_Required work_
Below is a listing to write out in full, exactly as given, without its pictures.

*** Records for processing Section Begins ***

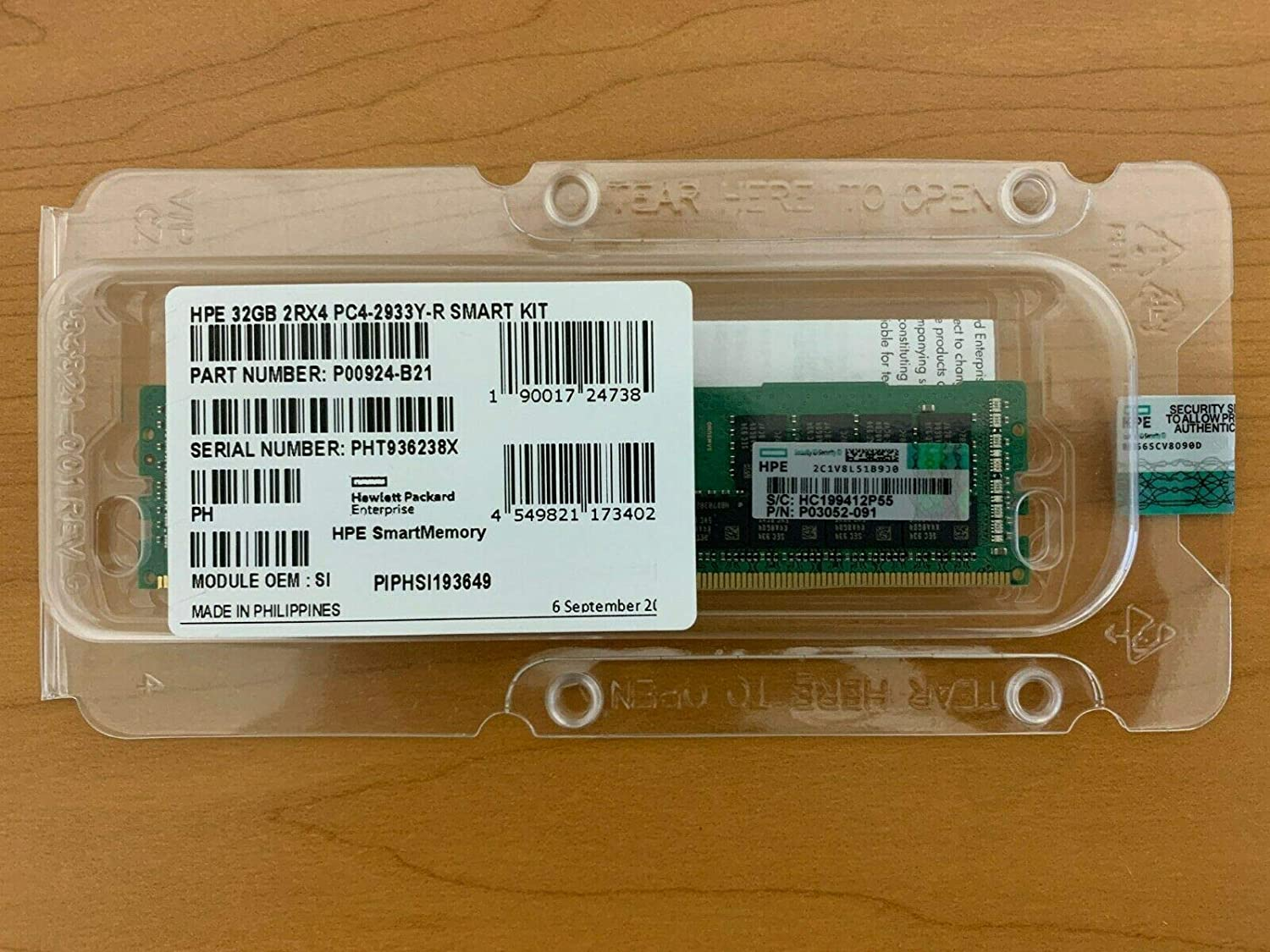 New HPE P00924-B21 P03052-091 32GB PC4-2933Y-R Memory Sales of SALE items Max 56% OFF from new works Facto 2RX4
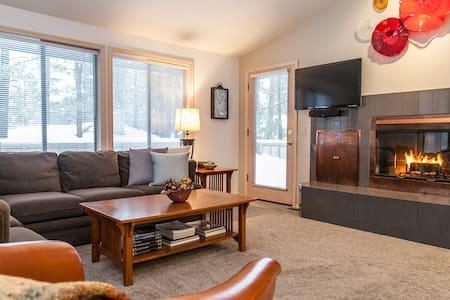 Upscale home in Sunriver Or resort - Sunriver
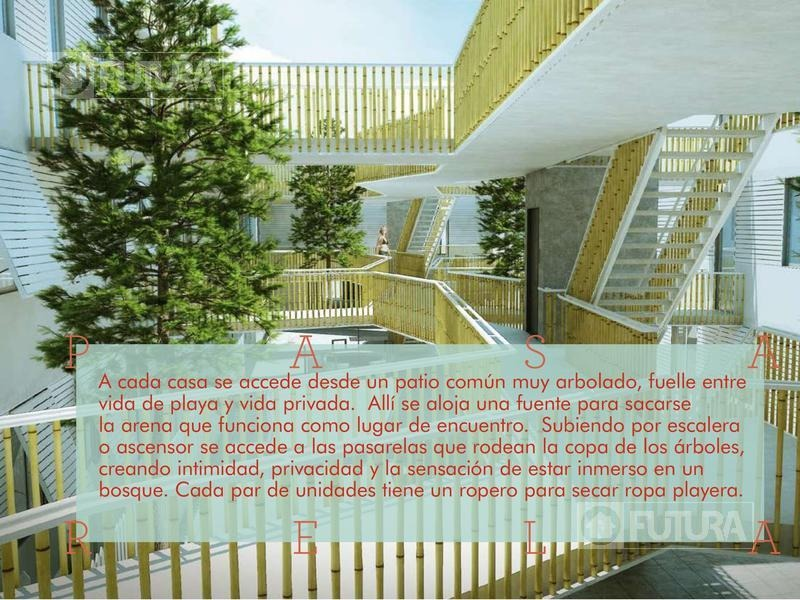 departamento 2 dormitorios  2 baños vista al mar  terraza  - josé ignacio - uruguay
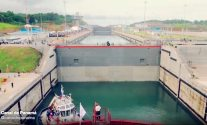 Panama Canal Time-lapse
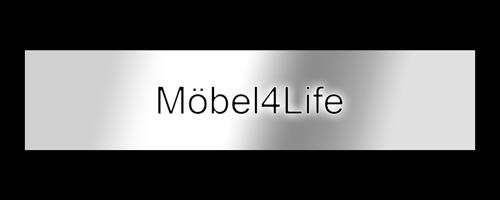 Möbel4Life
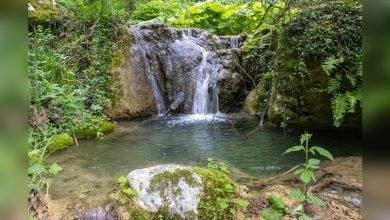Dove si trovano le Cascate della Vallocchie e come fare per visitarle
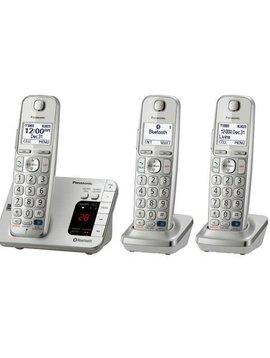 Panasonic KXTGE263S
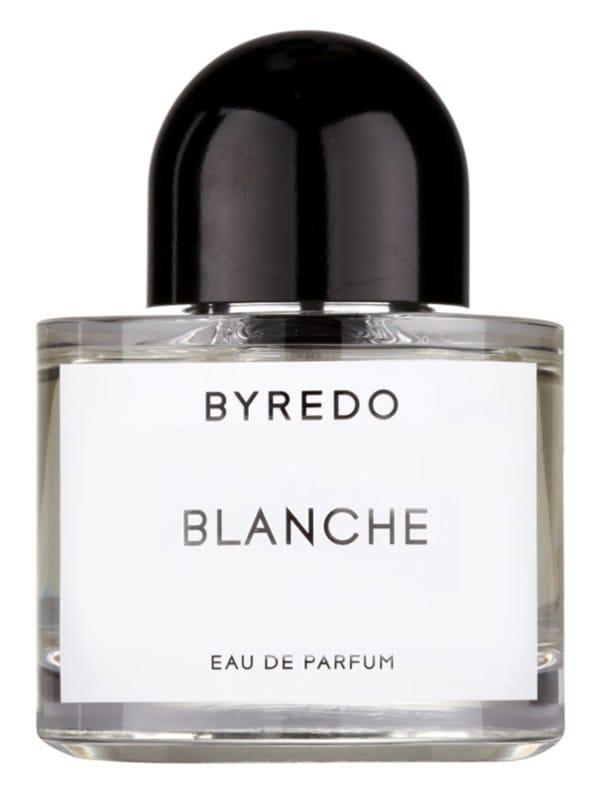 Blanche, Byredo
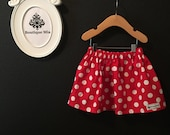 Will fit Size 18-24 month, 2T, 3T to 4T - READY to MAIL - Children Skirt - Minnie Mouse - Polka Dot - by Boutique Mia and More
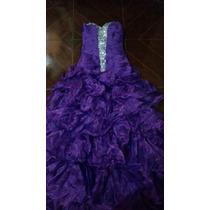 Vestido Roxo Lindo Madrinha Casamento Formatura 15 Ano Festa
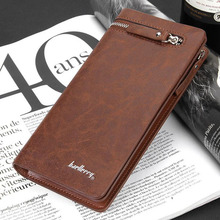 Baellerry Business Men's Wallets Solid PU Leather Long Wallet Portable Cash Purses Casual Standard Wallets Male Clutch Bag
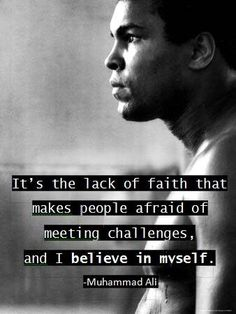 Today we lost one of our greatest sportsman ever . He was the best, the greatest boxer. Muhammad Ali may you rest in peace. Here are some of the Best Inspirational Quotes from Muhammad Ali Great Quotes, Quotes To Live By, Me Quotes, Motivational Quotes, Inspirational Quotes, Famous Quotes, Boxer Quotes, Sport Quotes, Attitude Quotes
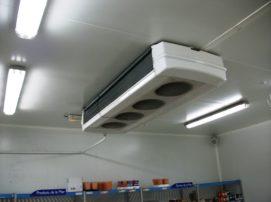 Evaporateur installation au plafond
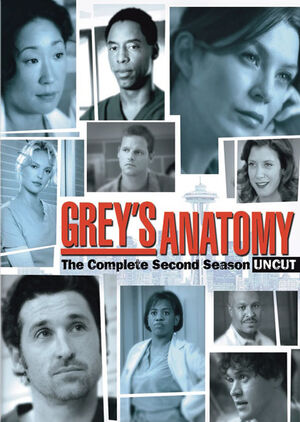 Greys Anatomy - Season 2 (2005) TV Series poster on cokeandpopcorn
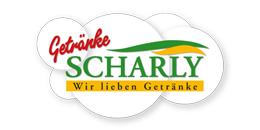 Getränke Scharly, Eberstadt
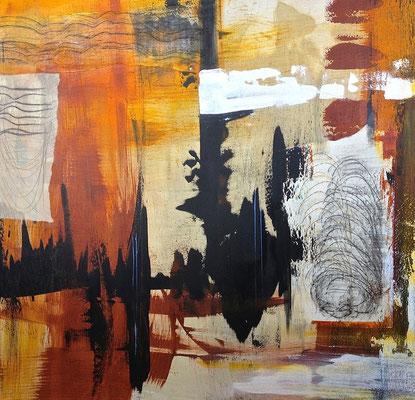 Engelwirbel, Acryl auf Leinwand, 120x120 cm, 2013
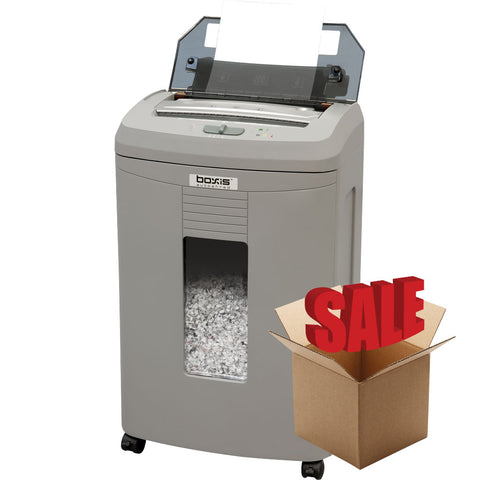 Boxis® AutoShred® 100 Sheet Autofeed Microcut Shredder AF100-R OPEN BOX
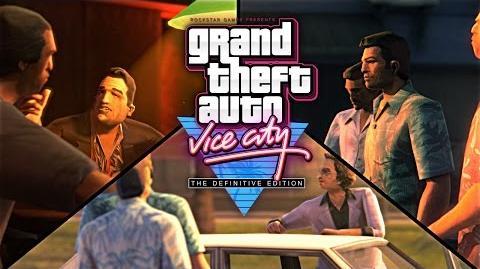 GTA Vice City Remastered (fan-made)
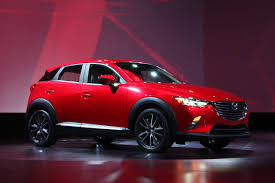 mazda new model 2016 2016 mazda cx 3 specs wallpapers hd http carwallspaper com 2016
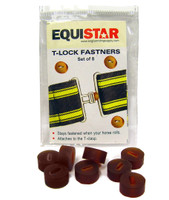 Equi-Essentials T-Lock Rubber Rings, Pack of 8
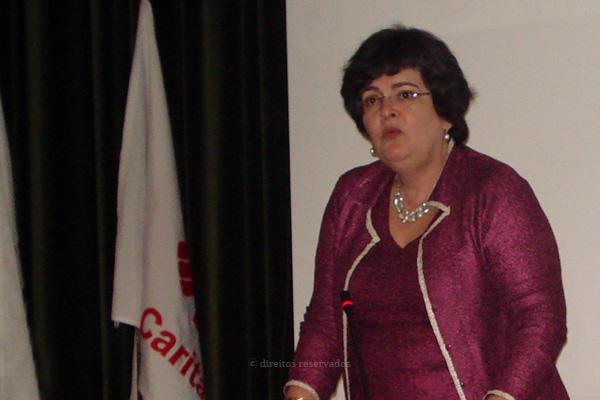 Presidente da Cáritas dos Açores prevê dificuldades nos próximos anos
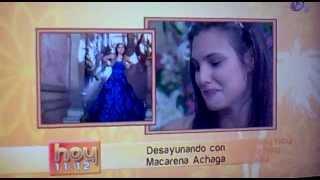 Macarena Achaga  #EME15 @Macabeso en @Programa_Hoy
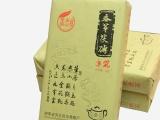 安化华泰茶厂专业生产安化黑茶 手筑茯砖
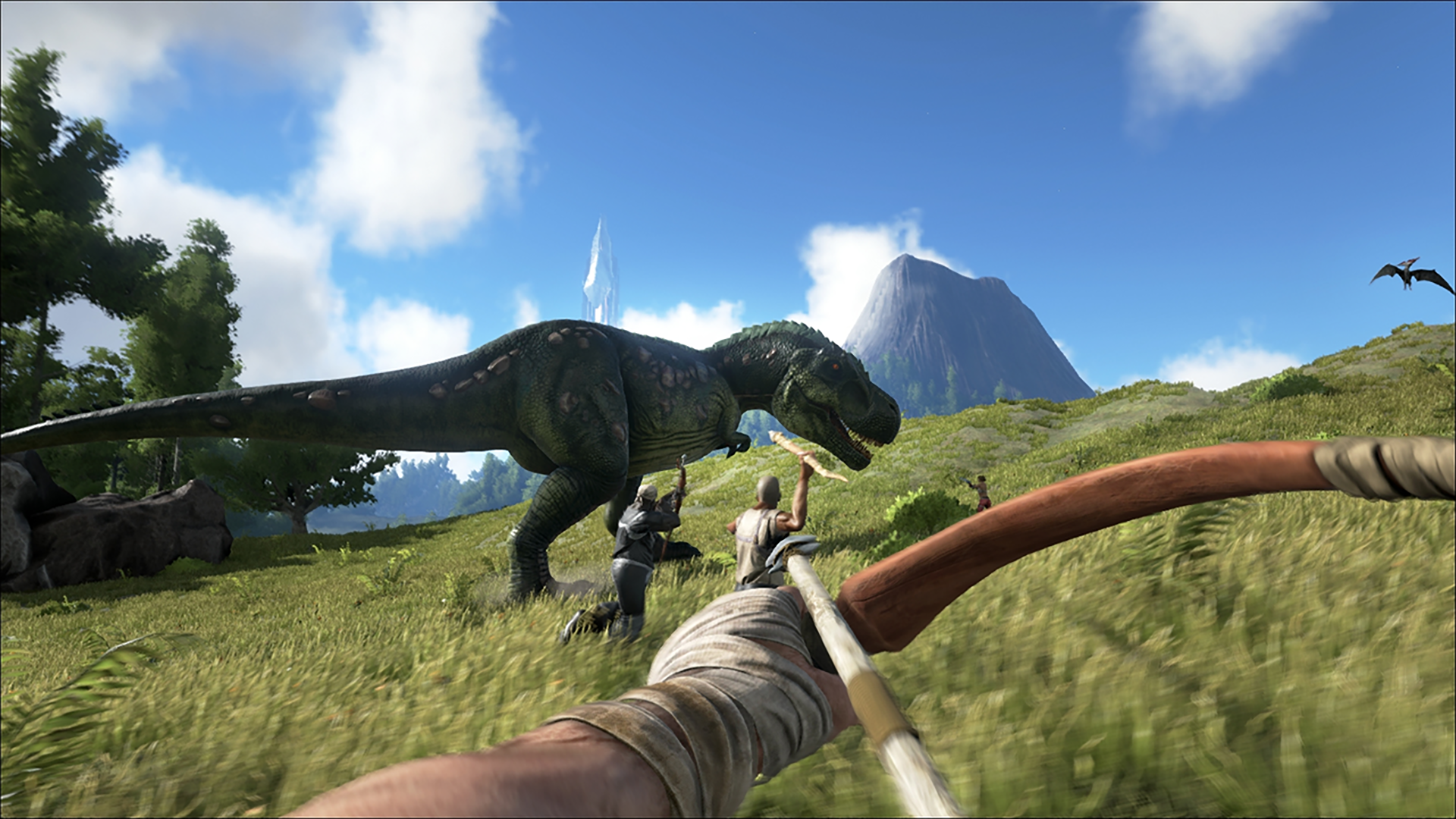 Ark Survival Evolved July 30 Update Brings Balancing Changes To Nine Creatures Player One Submitted 4 years ago by exunious. ark survival evolved july 30 update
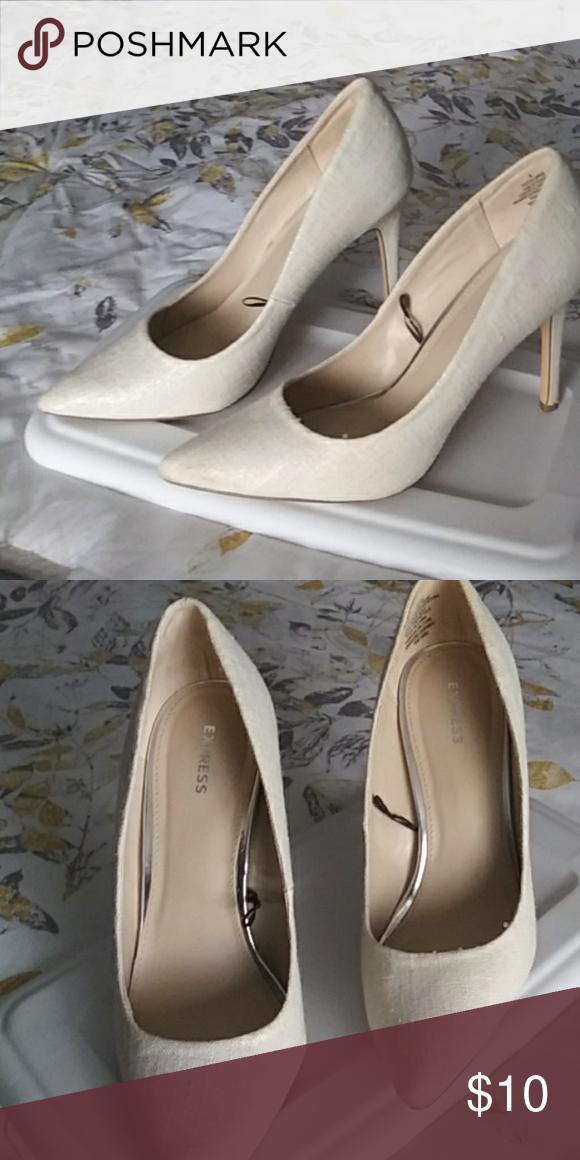 Heels, High heels, Express shoes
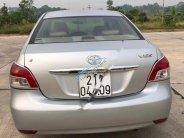 Bán Toyota Vios E năm 2008, màu bạc, giá 225tr giá 225 triệu tại Phú Thọ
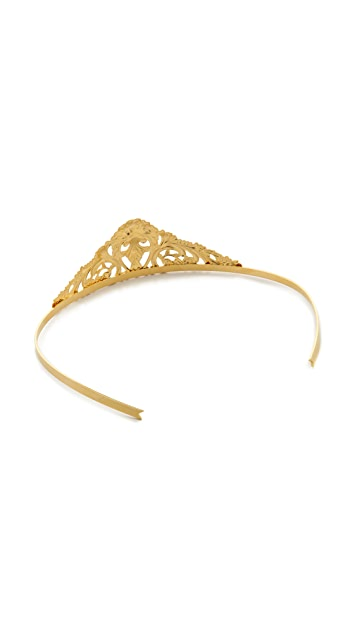 Dauphines of New York To Have and To Hold Mini Headband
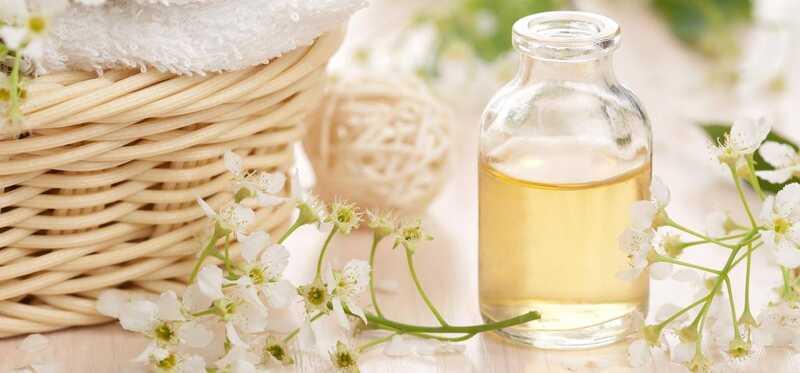 10 úžasných prínosov esenciálneho oleja Spikenard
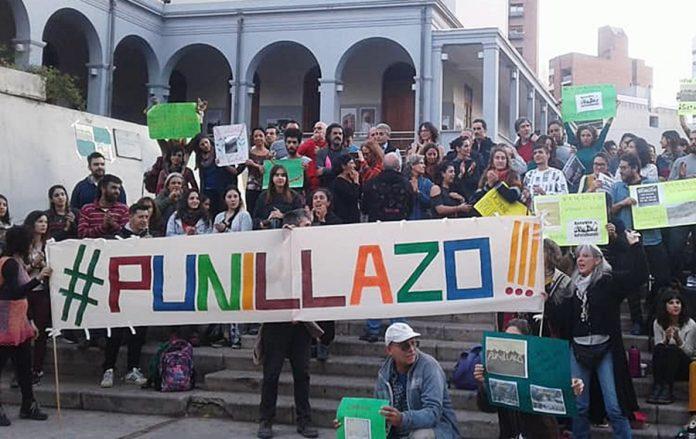 punillazo - Autovía de Punilla: vecinos llaman a participar de la audiencia y repudiar el proyecto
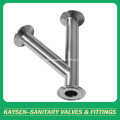 Sanitary Lateral Tees Tri Clamped
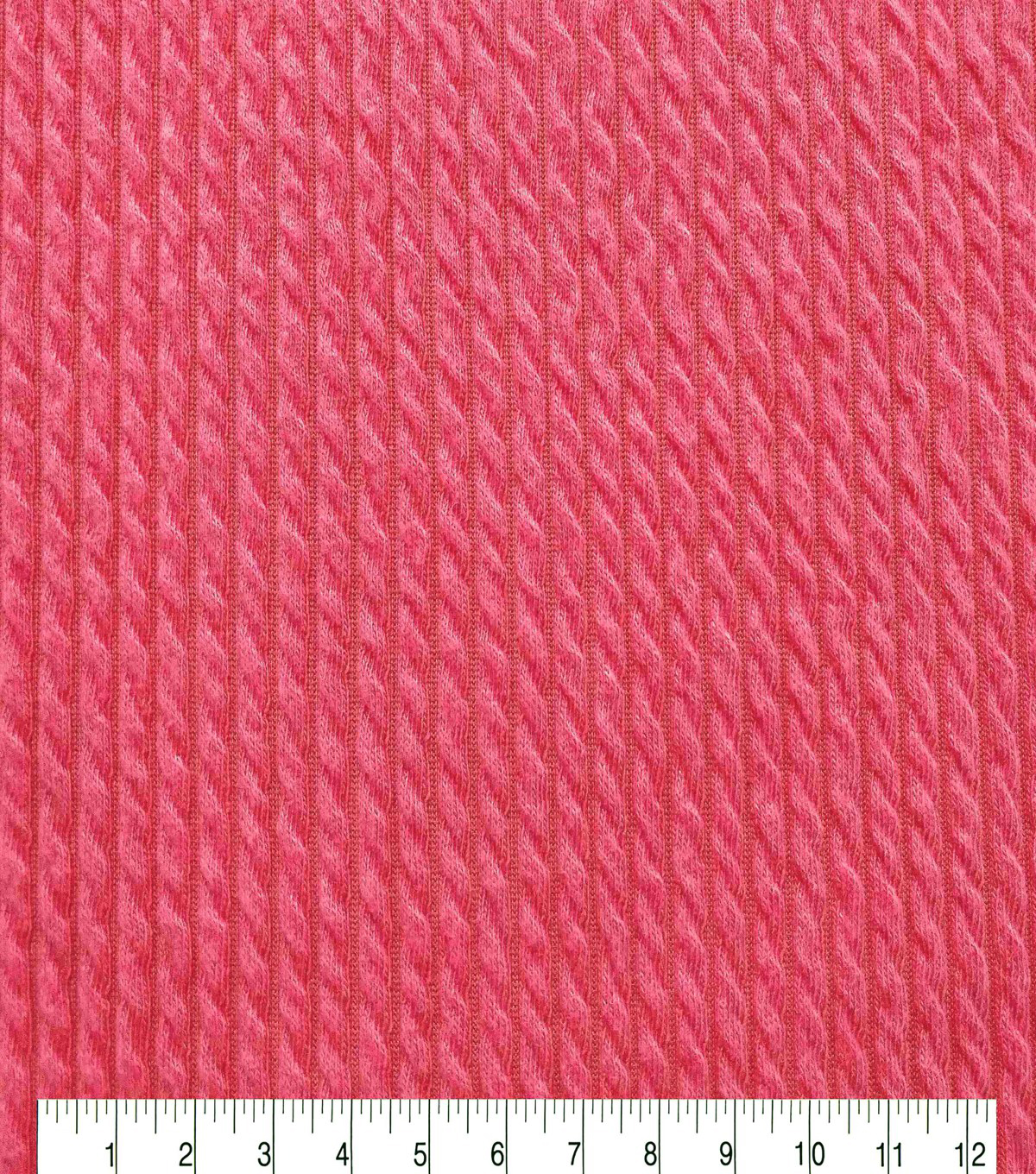 Endless Sea Pucker Knit Fabric 59\u0022-Coral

*** Records for processing Section Ends ***

_Result of the task_
 New HPE P00924-B21 P03052-091 32GB PC4-2933Y-R Memory Sales of SALE items Max 56% OFF from new works Facto 2RX4
 Upscale home in Sunriver Or resort - Sunriver
 departamento 2 dormitorios  2 baños vista al mar  terraza  - josé ignacio - uruguay
 Panama Canal Time-lapse
 Möbel4Life
Dove si trovano le Cascate della Vallocchie e come fare per visitarle
 Panasonic KXTGE263S
 Blanche, Byredo
 Will fit Size 18-24 month, 2T, 3T to 4T - READY to MAIL - Children Skirt - Minnie Mouse - Polka Dot - by Boutique Mia and More
 Vestido Roxo Lindo Madrinha Casamento Formatura 15 Ano Festa
 Baellerry Business Men's Wallets Solid PU Leather Long Wallet Portable Cash Purses Casual Standard Wallets Male Clutch Bag
 Today we lost one of our greatest sportsman ever . He was the best, the greatest boxer. Muhammad Ali may you rest in peace. Here are some of the Best Inspirational Quotes from Muhammad Ali Great Quotes, Quotes To Live By, Me Quotes, Motivational Quotes, Inspirational Quotes, Famous Quotes, Boxer Quotes, Sport Quotes, Attitude Quotes
 Evaporateur installation au plafond
 Greys Anatomy - Season 2 (2005) TV Series poster on cokeandpopcorn
 Getränke Scharly, Eberstadt
 Engelwirbel, Acryl auf Leinwand, 120x120 cm, 2013
 Boxis® AutoShred® 100 Sheet Autofeed Microcut Shredder AF100-R OPEN BOX
 GTA Vice City Remastered (fan-made)
 mazda new model 2016 2016 mazda cx 3 specs wallpapers hd http carwallspaper com 2016
 Equi-Essentials T-Lock Rubber Rings, Pack of 8
 Presidente da Cáritas dos Açores prevê dificuldades nos próximos anos
 Macarena Achaga  #EME15 @Macabeso en @Programa_Hoy
 安化华泰茶厂专业生产安化黑茶 手筑茯砖
 Ark Survival Evolved July 30 Update Brings Balancing Changes To Nine Creatures Player One Submitted 4 years ago by exunious. ark survival evolved july 30 update
 Heels, High heels, Express shoes
 Bán Toyota Vios E năm 2008, màu bạc, giá 225tr giá 225 triệu tại Phú Thọ
 Dauphines of New York To Have and To Hold Mini Headband
 10 úžasných prínosov esenciálneho oleja Spikenard
 punillazo - Autovía de Punilla: vecinos llaman a participar de la audiencia y repudiar el proyecto
 Sanitary Lateral Tees Tri Clamped
 Endless Sea Pucker Knit Fabric 59\u0022-Coral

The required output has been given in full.